Figure 2. In situ hybridization (ISH) assay on consecutive serial cross sections of Nicotiana benthamiana leaves infected with two isolates belonging to different strains of pepino mosaic virus (PepMV-EU and PepMV-CH2). (A) Schematic representation of the ISH assay. Small pieces of mock and mixed infected N. benthamiana leaves were fixed with paraformaldehyde (PFA), embedded into paraffin and sectioned. The ISH was performed on consecutive leaf cross sections of the same sample by using each probe (I or II) in each slide (1 or 2), respectively. (B, D) Images of the ISH performed on a pair of consecutive leaf serial cross sections from mixed (PepMV-EU + PepMV-CH2) inoculated plants with either the riboprobe for PepMV-EU (B) or PepMV-CH2; both viruses are located in dark-blue colored areas of the leaf sections distributed in patches of infected tissue, mixed with areas of noninfected tissue. (C, E) Higher magnification of the area boxed in B, D, respectively. The viral RNAs of both PepMV-EU and PepMV-CH2 isolates are located in the same dark-blue colored cells (arrowhead) of the leaf, mixed together with other noninfected tissue cells, or only infected by one of the isolates. Scale bars are displayed in the images. This figure is adapted with permission from [16].

2.3. Electron Microscopy

Electron microscopy is at the heart of plant virology, and it has been broadly used as the chief method to characterize plant tissues and cells infected by viruses and to describe the alterations induced in infected hosts [32][33][34][35][36][37][38][39][40][41]. Viral particles can be confounded with other particles and/or contaminants in virus preparations or in tissue sections; thus, for specific virus detection, electron microscopy coupled to immunolabeling is the preferred option. Immunogold labelling (IGL), where specific antibodies are linked to gold particles, is a powerful technique for the detection and localization of antigens in thin sections. Gold particles are highly electron dense and thus are able to show the position on a grid of any molecule to which they are attached. IGL has been successfully used for a wide variety of plant virus particles and proteins [42][43][44]. The gold particles are available in a wide range of sizes, from the smaller 1–5 nm ones, to the largest 20–25 nm in size, so choosing antibodies linked to different size particles can allow for detecting more than one antigen in a given tissue section. While IGL has been successfully used in a good number of experimental systems, problems attributable to the fixation and the embedding processes are still a source of recurrent trouble; these steps are crucial for preserving the ultrastructure of the cells as well as immunogenic epitopes. It is thus important, although not always possible, to try different fixation methods, for instance, fixation in glutaraldehyde alone versus glutaraldehyde followed by osmium tetroxide, as well as combinations of glutaraldehyde plus p-formaldehyde. In general terms, glutaraldehyde is better for preserving the cell and tissue structure, while p-formaldehyde provides better antigenic preservation. Similarly, it is important to use appropriate embedding resins such as LR-White or LR-Gold, or low temperature polymerization resins such Lowicryl. Another source of problems may be the specificity of the labelling antibody. In this case, cross absorption of the antiserum with a protein extract from healthy host tissues may result in a significant decrease of the nonspecific signal background.

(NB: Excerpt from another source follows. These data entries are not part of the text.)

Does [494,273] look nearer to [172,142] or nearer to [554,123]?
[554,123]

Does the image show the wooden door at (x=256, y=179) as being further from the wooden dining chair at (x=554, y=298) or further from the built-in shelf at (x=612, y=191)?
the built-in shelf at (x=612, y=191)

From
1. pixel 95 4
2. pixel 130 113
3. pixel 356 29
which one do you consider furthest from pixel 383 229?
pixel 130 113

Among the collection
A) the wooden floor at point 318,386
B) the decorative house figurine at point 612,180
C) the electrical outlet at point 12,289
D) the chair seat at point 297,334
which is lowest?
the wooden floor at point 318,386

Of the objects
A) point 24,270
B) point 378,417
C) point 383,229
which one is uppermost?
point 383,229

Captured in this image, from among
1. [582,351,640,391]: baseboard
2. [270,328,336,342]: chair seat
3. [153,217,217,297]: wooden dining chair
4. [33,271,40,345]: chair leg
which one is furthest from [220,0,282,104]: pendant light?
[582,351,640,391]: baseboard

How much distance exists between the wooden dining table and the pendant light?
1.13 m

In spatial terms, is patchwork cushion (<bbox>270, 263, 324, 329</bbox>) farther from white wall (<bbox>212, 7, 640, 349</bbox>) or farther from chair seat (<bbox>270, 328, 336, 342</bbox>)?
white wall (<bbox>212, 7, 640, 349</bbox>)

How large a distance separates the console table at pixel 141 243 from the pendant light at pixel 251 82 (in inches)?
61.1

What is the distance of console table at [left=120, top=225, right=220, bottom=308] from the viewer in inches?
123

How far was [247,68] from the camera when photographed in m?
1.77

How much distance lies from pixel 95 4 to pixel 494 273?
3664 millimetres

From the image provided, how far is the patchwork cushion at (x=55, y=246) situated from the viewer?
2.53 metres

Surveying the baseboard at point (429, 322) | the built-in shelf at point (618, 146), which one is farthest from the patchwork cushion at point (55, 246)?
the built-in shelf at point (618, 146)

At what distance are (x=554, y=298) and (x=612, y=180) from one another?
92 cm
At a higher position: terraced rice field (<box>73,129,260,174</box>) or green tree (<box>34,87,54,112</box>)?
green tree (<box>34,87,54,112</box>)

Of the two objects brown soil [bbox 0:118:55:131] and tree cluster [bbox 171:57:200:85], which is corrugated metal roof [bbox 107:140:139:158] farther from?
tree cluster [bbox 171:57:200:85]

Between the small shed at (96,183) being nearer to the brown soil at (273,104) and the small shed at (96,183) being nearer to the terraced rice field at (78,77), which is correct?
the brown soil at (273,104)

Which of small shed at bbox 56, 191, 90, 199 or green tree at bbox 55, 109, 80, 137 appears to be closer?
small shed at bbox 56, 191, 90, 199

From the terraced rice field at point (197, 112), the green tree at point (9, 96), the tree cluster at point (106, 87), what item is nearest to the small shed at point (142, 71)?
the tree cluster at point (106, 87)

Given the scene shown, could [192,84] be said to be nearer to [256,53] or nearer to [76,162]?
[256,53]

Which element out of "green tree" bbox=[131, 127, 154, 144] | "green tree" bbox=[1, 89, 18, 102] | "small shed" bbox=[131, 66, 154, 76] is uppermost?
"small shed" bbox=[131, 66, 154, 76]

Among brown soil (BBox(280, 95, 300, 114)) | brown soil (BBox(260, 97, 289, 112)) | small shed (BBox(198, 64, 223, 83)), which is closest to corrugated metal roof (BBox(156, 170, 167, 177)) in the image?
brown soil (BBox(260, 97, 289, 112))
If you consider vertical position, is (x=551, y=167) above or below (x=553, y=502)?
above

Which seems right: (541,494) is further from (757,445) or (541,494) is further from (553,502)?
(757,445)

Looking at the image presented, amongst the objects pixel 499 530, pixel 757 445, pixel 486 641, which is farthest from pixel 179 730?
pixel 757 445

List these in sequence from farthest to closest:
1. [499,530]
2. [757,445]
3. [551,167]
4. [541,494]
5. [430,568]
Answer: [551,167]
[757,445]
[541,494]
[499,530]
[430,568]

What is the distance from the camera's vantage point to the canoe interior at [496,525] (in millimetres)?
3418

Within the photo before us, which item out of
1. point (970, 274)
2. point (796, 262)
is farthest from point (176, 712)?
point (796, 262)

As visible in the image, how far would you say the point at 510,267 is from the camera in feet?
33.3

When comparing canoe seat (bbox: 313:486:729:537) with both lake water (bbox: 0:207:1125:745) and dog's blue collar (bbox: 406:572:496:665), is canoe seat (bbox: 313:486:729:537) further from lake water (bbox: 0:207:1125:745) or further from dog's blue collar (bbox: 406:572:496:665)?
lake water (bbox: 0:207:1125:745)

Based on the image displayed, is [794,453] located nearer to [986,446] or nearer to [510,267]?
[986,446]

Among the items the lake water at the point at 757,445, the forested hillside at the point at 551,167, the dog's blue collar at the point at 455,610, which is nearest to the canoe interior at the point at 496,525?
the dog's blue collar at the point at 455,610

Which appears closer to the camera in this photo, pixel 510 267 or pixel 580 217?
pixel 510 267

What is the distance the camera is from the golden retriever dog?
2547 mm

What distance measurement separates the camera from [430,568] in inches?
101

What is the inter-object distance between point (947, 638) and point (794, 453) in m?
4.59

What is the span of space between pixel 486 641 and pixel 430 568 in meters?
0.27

Specific antibodies can also be used in combination with electron microscopy for the fast and accurate detection of viral particles. Immunosorbent electron microscopy (ISEM) consists of decorating glow discharge-treated TEM grids directly with a coating antibody or with protein A that binds the antibody and immune-immobilized viral particles from a crude tissue sap [45][46][47][48][49]. ISEM seems to be particularly useful in encapsidation/decapsidation studies, where viral particles may be scant and an enrichment process is required prior to observation [50][51].